Ces propos semèrent le désarroi au sein de la foule. Les pieux furent étonnés de voir un de leurs fils, encore jeune, transcender les futilités et oser critiquer implicitement ceux qui ambitionnaient les richesses terrestres. Les gens du commun furent surpris de le voir se détourner d’un prestige gratuit, au point de le considérer comme un déséquilibré. L’attitude de ces deux groupes lui inspira deux beaux poèmes.
Les activités de Bamba après la mort de son père
Durant la vie de son père, Ahmadou Bamba ne prenait aucune décision sans le consulter. De plus, il lui obéissait inconditionnellement. Après sa mort, Ahmadou Bamba continua d’enseigner pendant un peu plus d’un an. Pendant cette période, ses disciples ne s’intéressaient qu’à la science, tout comme il ne se consacrait qu’à leur instruction.

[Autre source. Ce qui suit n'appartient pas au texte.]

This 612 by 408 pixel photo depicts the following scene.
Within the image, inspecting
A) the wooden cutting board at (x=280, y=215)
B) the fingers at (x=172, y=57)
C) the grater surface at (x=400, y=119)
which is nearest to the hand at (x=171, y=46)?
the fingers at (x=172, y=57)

Cependant, il éprouvait un désir profond de s’engager dans la mystique, aimant les habitudes des mystiques telles que la solitude et l’errance. Il utilisait leur langage et cherchait, à leur manière, le sens profond des textes. Cette préoccupation, qui surpassait désormais toutes les autres, le poussa à en informer ses disciples, d’abord indirectement, puis, face à l’irrésistible force de cette nouvelle tendance, il déclara ses intentions et les invita à le suivre.
Après avoir réuni ses disciples, il leur tint fermement ce discours : « Ceux parmi vous qui m’ont accompagné dans le but d’acquérir la science doivent désormais aller chercher un autre maître et ceux qui veulent ce que je veux doivent me suivre et observer mes ordres. » Puis il se retira. Ses propos troublèrent profondément ses disciples, dont certains décidèrent de partir tandis que d’autres choisirent de rester. Ahmadou Bamba observa leur réaction avec calme, sans interroger quiconque sur ses intentions.
Ainsi, la majorité des disciples quittèrent le maître, ne laissant à ses côtés qu’un petit groupe fidèle.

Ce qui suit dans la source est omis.